Goal of the exercise — Copy everything in the article on patching .NET binary code from "Here, we are" down to "5.     public Conversion()", replacing "isTrailExpired" with "isTrialExpired" wherever it occurs.

Patching .NET Binary Code by CFF Explorer

This article explains how to edit or patch the binary code instructions without having the actual source code.

Abstract

The triggering point behind this article is to bypass the various security checks by modifying binary code directly rather than source code using the CFF Explorer. We however have already been confronted with the diverse ways of circumventing IL code earlier. There we have accomplished such crucial tasks by playing with IL byte code instructions. This article basically teaches how to identify the corresponding binary code instructions using the IL disassembler then explains how to modify such binary code (hex code) using an editor such as the CFF Explorer.

Prerequisites

It is assumed that the user must have a thorough understanding and knowledge of binary coding manipulation and has an installed fresh copy of the CFF Explorer software in order to edit the binary code instructions. Apart from that, the user is supposed to have a deep understanding of MSIL code instructions as well.

The Victim .NET Application

Here, we are developing a demo C# Demo application to illustrate the bypass of the security constraints that typically perform a calculation or conversion of Centigrades to Fahrenheits. Here, the code for the trial expiration implementation is as in the following:

  1. public partial class Conversion : Form  
  2. {  
  3.     bool isTrailExpired = true;  
  4.   
  5.     public Conversion()  
  6.     {  
  7.         InitializeComponent();  
  8.     }  
  9.   
  10.     private void TrialExpiredCheck()  
  11.     {  
  12.         if (isTrailExpired)  
  13.         {  
  14.             MessageBox.Show(@"Trail Duration has expired!   
  15.                                   Installed Freh copy", "!!!!Alert Message!!!!");  
  16.             Application.Exit();  
  17.         }  
  18.     }  
  19.     private void Conversion_Load(object sender, EventArgs e)  
  20.     {  
  21.         TrialExpiredCheck();  
  22.     }  
  23.  
  24.     #region Calculation code  
  25.     private void button1_Click(object sender, EventArgs e)  
  26.     {  
  27.         double c = Convert.ToDouble(textBox1.Text);  
  28.         double f = (c * 9 / 5) + 32;  
  29.         label3.Text = f.ToString();  
  30.     }  
  31.     #endregion  
  32. }  
Here, after carefully going through the code, we can easily figure out that the TrialExpiredCheck() method is responsible for product expiration. We don't need to bother with the calculation conversion code and others.

After successfully compiling this source code, the CLR produces an executable file. During the trial duration, the user interface prototype of this product would be as in the following:

convert

But, the vendor of this product released its beta version and provides only a free trial version in the market that works for a specific duration and once this duration is complete, it will expire automatically and an alert message will flash on the screen as well as after clicking the OK button it will automatically unload the application file as in the following.

Provided material —
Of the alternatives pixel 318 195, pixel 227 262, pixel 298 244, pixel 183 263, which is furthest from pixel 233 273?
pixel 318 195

Response for this exercise —
Here, we are developing a demo C# Demo application to illustrate the bypass of the security constraints that typically perform a calculation or conversion of Centigrades to Fahrenheits. Here, the code for the trial expiration implementation is as in the following:

  1. public partial class Conversion : Form  
  2. {  
  3.     bool isTrialExpired = true;  
  4.   
  5.     public Conversion()